GlassWorm Attack Escalates to Target AI Development Tools in Major Supply Chain Breach
Cybersecurity researchers discover 72 new malicious extensions specifically targeting AI-powered development environments.
Massive Escalation in AI-Targeted Attacks
Cybersecurity researchers have identified a significant escalation in the GlassWorm supply chain attack, with at least 72 additional malicious extensions discovered since late January 2026. The latest findings reveal that attackers are now specifically targeting developers using artificial intelligence tools, marking a dangerous evolution in supply chain security threats.
The malicious extensions impersonate popular AI developer assistants including Claude Code, Codex, and Google Antigravity, directly infiltrating the AI development ecosystem that European organisations increasingly depend upon.
Technical Sophistication Reaches New Heights
The attackers have demonstrated remarkable technical innovation, abusing legitimate extension features like extensionPack and extensionDependencies to deploy malware through transitive dependencies. This approach renders traditional code reviews completely ineffective, as the malicious payload is delivered indirectly through seemingly legitimate dependency chains.
Particularly concerning is the use of invisible Unicode characters to hide malicious code that steals tokens, credentials, and secrets. Between March 3-9, 2026 alone, no fewer than 151 GitHub repositories were compromised using these techniques.
European Implications for AI Security
This development carries significant implications for European organisations, particularly given the EU’s recent focus on AI regulation and supply chain security under the AI Act. Irish and European companies building AI solutions or using AI-powered development tools face direct exposure to these sophisticated attacks.
The attack method is especially troubling as it targets the fundamental trust model of open-source development tools that underpin much of Europe’s growing AI sector.

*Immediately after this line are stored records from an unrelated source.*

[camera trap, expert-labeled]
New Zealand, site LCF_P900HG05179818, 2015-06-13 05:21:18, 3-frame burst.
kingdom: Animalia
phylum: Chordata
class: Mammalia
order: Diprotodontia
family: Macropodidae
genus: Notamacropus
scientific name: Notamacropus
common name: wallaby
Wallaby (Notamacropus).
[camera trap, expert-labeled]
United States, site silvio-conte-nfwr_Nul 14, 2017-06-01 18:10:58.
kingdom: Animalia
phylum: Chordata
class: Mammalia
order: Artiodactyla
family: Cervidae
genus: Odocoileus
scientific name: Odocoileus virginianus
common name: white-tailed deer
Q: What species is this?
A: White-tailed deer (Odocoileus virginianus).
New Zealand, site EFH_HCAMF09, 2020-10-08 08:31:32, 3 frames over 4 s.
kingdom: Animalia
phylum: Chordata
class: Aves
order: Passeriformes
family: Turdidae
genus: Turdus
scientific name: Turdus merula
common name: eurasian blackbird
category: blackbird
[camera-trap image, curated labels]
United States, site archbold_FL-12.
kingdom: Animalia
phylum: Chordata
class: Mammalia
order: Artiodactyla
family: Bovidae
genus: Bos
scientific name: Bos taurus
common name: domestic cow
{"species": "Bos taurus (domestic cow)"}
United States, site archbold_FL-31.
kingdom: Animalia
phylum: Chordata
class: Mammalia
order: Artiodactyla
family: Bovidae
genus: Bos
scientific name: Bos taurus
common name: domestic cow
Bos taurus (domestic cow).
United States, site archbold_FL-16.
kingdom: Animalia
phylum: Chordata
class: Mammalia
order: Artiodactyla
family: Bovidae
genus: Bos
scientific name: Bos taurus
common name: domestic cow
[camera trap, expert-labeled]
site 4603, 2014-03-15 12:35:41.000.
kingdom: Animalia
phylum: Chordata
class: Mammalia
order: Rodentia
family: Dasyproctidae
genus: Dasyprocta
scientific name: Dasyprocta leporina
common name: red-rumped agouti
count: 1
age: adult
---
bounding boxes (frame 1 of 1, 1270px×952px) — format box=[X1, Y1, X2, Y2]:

Immediate Actions Required
While Open VSX has removed the identified malicious extensions, the attackers retain the ability to modify payloads remotely without publishing new versions. Development teams should immediately audit their installed extensions, implement strict extension approval processes, and monitor for unusual network activity from development environments.
Unresolved Security Concerns
Key questions remain about the full scope of the compromise and whether other extension marketplaces beyond Open VSX have been similarly infiltrated. The ability of attackers to maintain persistent access even after detection suggests this campaign may have broader implications than currently understood.